|A German buyer concluded two separate but substantially identical framework agreements with two Hong Kong companies (the sellers), concerning delivery of goods produced in the People's Republic of China. Further to the agreements the buyer placed several orders on behalf of its customers. Price and time of delivery varied each time, taking into account that the buyer needed the goods at short notice. Payment had to take place within 90 days of delivery but in individual cases the buyer paid in advance or on delivery.
In the course of the business relationship the buyer ordered 10,000 units of product from one of the sellers. The latter asked for advance payment; later on it informed the buyer that its own Chinese supplier was undergoing serious financial and personal difficulties, and refused to deliver the goods unless the buyer paid all outstanding debts. The buyer refused. The seller brought an action before the Arbitral Court. The buyer declared the sales contract avoided and asked for damages deriving from breach of the individual sales contract in dispute and breach of the framework agreement.
As far as the individual sales contract was concerned, the Court held that it was governed by CISG because by agreeing on a German Arbitral Court the parties had implicitly chosen the law of a contracting State (German law) as the law governing the contract (Art. 1(1)(b) CISG).
In the opinion of the Court, the buyer was entitled to avoid the sales contract pursuant to Arts. 49(1)(b) and 47(1) CISG, because the seller refused to deliver without receiving payment for all outstanding debts deriving from past deliveries to the buyer. Such a request was inconsistent with a term in the sales contract providing for advance cash payment by the buyer, which by its nature implied that delivery should not be conditioned on payment of any amount due under previous contracts (Art. 8 CISG).
Even after declaring the contract avoided according to Art. 49(2) CISG the buyer was not deprived of the right to claim damages (Art. 45(2) CISG and 74 CISG). The Court awarded the buyer damages for non-performance including lost profits for the contracts already concluded by the buyer, which were considered to be foreseeable losses.

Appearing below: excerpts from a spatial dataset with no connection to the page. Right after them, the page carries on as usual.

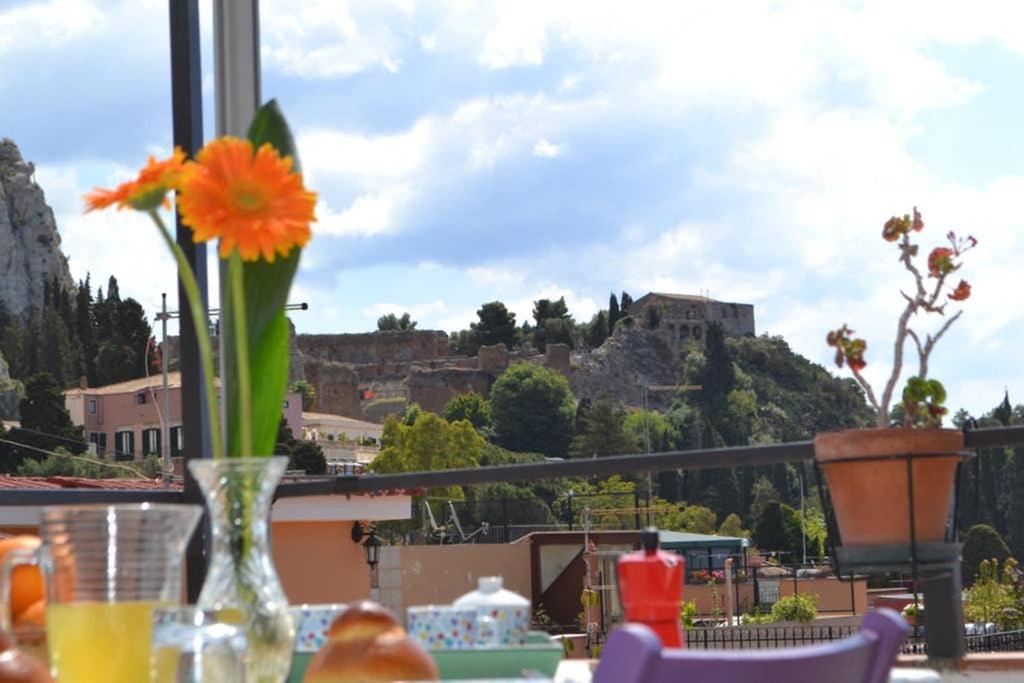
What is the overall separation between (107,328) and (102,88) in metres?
9.25

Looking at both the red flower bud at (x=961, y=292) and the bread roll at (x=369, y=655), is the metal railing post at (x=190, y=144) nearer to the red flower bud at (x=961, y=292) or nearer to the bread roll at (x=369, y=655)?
the red flower bud at (x=961, y=292)

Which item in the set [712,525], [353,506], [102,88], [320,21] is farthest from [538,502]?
[353,506]

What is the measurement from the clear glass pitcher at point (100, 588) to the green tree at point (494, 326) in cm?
6316

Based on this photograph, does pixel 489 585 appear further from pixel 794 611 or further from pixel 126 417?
pixel 126 417

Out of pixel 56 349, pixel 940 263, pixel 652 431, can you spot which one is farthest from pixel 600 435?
pixel 940 263

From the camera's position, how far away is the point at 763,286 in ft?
225

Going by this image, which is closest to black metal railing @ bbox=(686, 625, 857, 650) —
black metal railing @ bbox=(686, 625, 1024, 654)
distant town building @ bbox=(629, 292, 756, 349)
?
black metal railing @ bbox=(686, 625, 1024, 654)

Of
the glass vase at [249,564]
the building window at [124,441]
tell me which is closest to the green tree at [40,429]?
the building window at [124,441]

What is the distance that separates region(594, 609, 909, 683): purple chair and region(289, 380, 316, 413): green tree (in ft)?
165

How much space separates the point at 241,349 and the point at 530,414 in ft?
182

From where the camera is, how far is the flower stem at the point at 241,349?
79 cm

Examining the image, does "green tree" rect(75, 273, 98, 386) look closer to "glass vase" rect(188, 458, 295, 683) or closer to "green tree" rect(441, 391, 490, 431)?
"green tree" rect(441, 391, 490, 431)

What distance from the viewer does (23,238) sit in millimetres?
55375

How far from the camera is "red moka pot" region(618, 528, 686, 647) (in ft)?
2.75
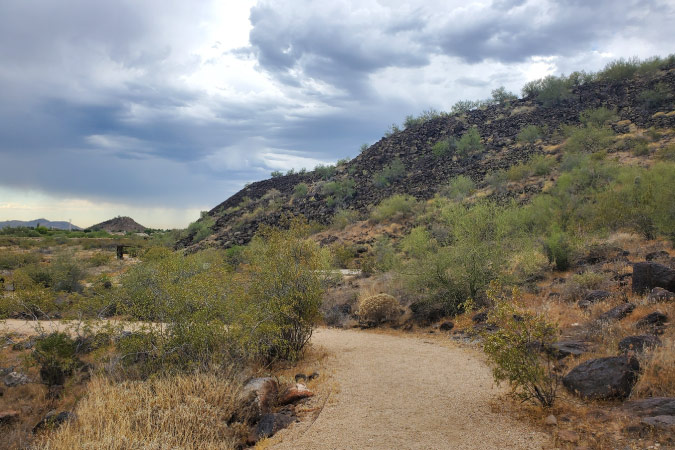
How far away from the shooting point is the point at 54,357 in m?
10.6

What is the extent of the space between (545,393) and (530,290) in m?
9.15

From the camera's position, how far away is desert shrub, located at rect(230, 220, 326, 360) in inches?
392

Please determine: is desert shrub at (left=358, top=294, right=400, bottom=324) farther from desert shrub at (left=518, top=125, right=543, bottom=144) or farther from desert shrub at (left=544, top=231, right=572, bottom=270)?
desert shrub at (left=518, top=125, right=543, bottom=144)

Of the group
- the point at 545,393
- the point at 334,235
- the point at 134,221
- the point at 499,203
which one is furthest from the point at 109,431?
the point at 134,221

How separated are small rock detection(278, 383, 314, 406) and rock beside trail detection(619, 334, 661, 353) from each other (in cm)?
618

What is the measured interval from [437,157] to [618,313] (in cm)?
4441

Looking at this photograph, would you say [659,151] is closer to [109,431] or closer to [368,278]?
[368,278]

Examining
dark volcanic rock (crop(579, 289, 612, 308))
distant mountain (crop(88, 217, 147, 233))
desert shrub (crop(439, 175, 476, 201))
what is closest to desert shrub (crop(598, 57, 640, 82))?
desert shrub (crop(439, 175, 476, 201))

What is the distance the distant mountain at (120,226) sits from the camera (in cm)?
8769

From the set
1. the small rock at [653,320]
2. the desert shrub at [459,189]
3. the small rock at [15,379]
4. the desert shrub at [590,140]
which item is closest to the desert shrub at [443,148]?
the desert shrub at [459,189]

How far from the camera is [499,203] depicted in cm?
3059

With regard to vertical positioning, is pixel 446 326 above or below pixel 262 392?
below

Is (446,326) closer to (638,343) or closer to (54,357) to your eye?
(638,343)

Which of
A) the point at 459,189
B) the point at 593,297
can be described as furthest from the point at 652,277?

Moreover, the seller was not exempted for non-performance under Art. 79 CISG. According to Art. 79 CISG a party is not liable for a failure to perform its obligation if it proves that the failure was due to an impediment beyond its control and that it could not reasonably be expected to have taken it into account. As a rule, difficulties in delivery due to the seller's financial problems, or to financial problems of the seller's supplier (even when connected to the act of public authority in the supplier's country) are not to be considered an impediment beyond the seller's control but belong to the seller's area of risk.
As far as the alleged breach of the framework agreement by the seller was concerned, the Court denied the buyer damages for non- performance by the seller stating that in determining whether the buyer had suffered damages as a consequence of the seller's breach, the conduct of both parties had to be taken into account. As the buyer had also breached the contract by the unjustified withholding of due payment (Art. 53), it was not entitled to damages.
Nor could the buyer rely on the agreement between the parties according to which termination of the contract should be consensual, because in the Court's opinion this clause was contrary to the principle of good faith and fair dealing under German law (applicable by virtue of Art. 7(2) CISG).
The Court awarded interest to the seller on the rest of the purchase price (Art. 78 CISG). With respect to the rate of interest, the Court held that in accordance with Art. 7(2) CISG it was to be determined by the domestic law otherwise applicable to the contract (German law).
The Court adjourned to decide about the costs of the procedure (see final Arbitral Award of 21-06-1996, Abstract und Fulltext in UNILEX).